In 2019, Bertelsmann’s music subsidiary BMG continued to record significant increases in revenues and operating profit, driven by organic growth, especially in the recordings business but also in publishing. Revenues increased by 10.1 percent to €600 million (previous year: €545 million), while operating EBITDA rose by 12.7 percent to €138 million (previous year: €122 million). The EBITDA margin therefore increased to 23.0 percent (previous year: 22.5 percent). The share of BMG’s total revenues attributable to digital formats rose to 56 percent in the past financial year (previous year: 52 percent), reflecting continuing growth in the streaming sector.
In the recordings business, BMG outpaced the market’s growth in key territories such as the United Kingdom, where album sales were up nearly 12 percent in a declining market, and the United States, where its music streaming business grew 62 percent, nearly three times as much as the industry as a whole. Successful releases by renowned artists such as Jason Aldean, Blanco Brown, Keith Richards, Dido, The Cranberries, Andy Grammer, AJR and Lil Dicky had a positive effect on the recordings business. Number-one albums included releases from Kylie Minogue, Jack Savorett and Kontra K. BMG signed new record contracts with The Shires, Natalie Imbruglia, Rufus Wainwright, KSI, Huey Lewis & The News, Seeed and Richard Marx, among others. Country star Jason Aldean renewed his contract to be represented worldwide by BMG.
For the first time since the company was re-founded in 2008, BMG launched a new label imprint, Modern Recordings. It is aimed at fans of jazz, new classical and electronic music.

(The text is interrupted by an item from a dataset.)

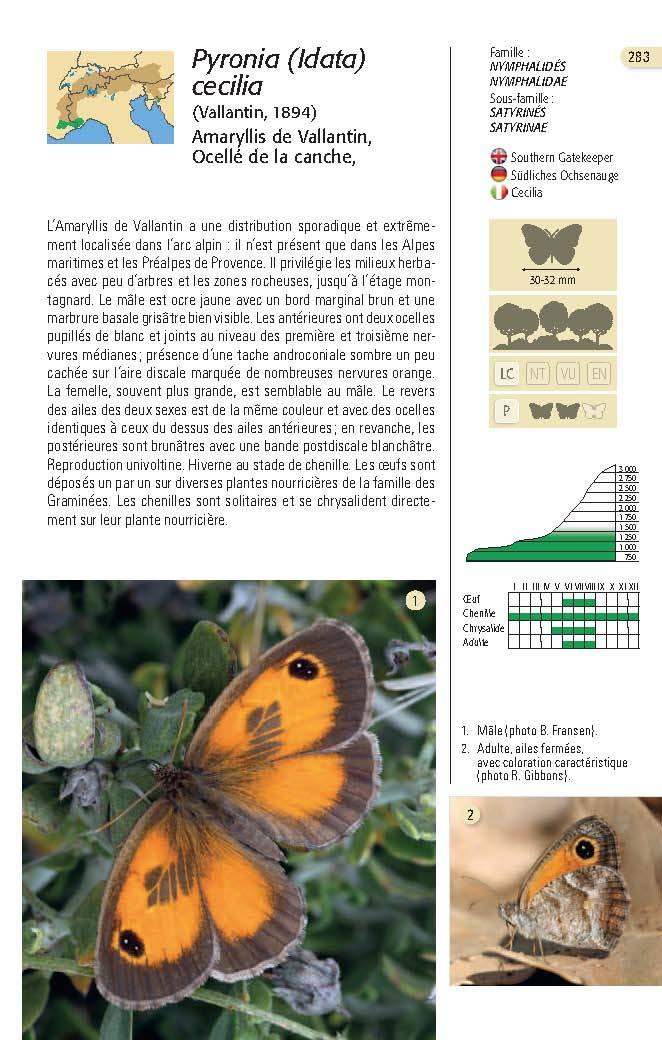 Papillons des Alpes Papill13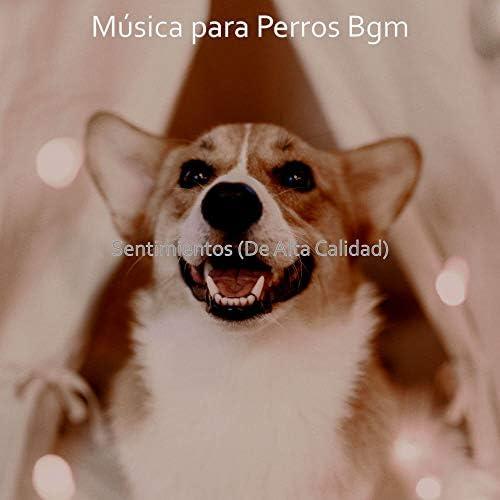 Música para Perros Bgm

In the publishing business, BMG’s distinctive focus on established artists such as AC/DC, Mick Jagger and Keith Richards of the Rolling Stones, Roger Waters, and Steven Tyler of Aerosmith continued to pay off. In the year under review, they made significant contributions to revenues. Number-one albums included the work of Bring Me The Horizon, Juice WRLD, 21 Savage and Johannes Oerding. Singer-songwriter Lewis Capaldi not only scored a number-one album but also a Grammy-nominated number-one single (“Someone You Loved”). Among the most prominent signings were Neil Finn from Crowded House, Cage The Elephant, KSI, LOCASH and AnnenMayKantereit. Mick Jagger and Keith Richards renewed and expanded their contracts with BMG. Kontra K will also be represented on the publishing side from now on, beyond his existing recordings deal.

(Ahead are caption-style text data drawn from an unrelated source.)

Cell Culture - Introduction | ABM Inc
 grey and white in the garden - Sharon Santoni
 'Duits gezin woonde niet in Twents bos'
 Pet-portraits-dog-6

BMG continued to expand its production music, film and book businesses, and added artist management to its services portfolio, entering into a partnership with Shelter Music Group. Highlights in the film sector included the documentary “Remember My Name” about David Crosby, which was screened at the Sundance Festival 2019 and later scored a Grammy nomination for Best Music Film.
BMG strengthened its collaboration with Bertelsmann subsidiaries in the areas of TV, audio and film production, books and magazines. The Bertelsmann Content Alliance aims to develop and market media content and formats Group-wide.
BMG opened an office in Hong Kong to strengthen its presence in the Asian market. It also expanded its business in Latin America and Canada, bringing its total number of international offices to 19.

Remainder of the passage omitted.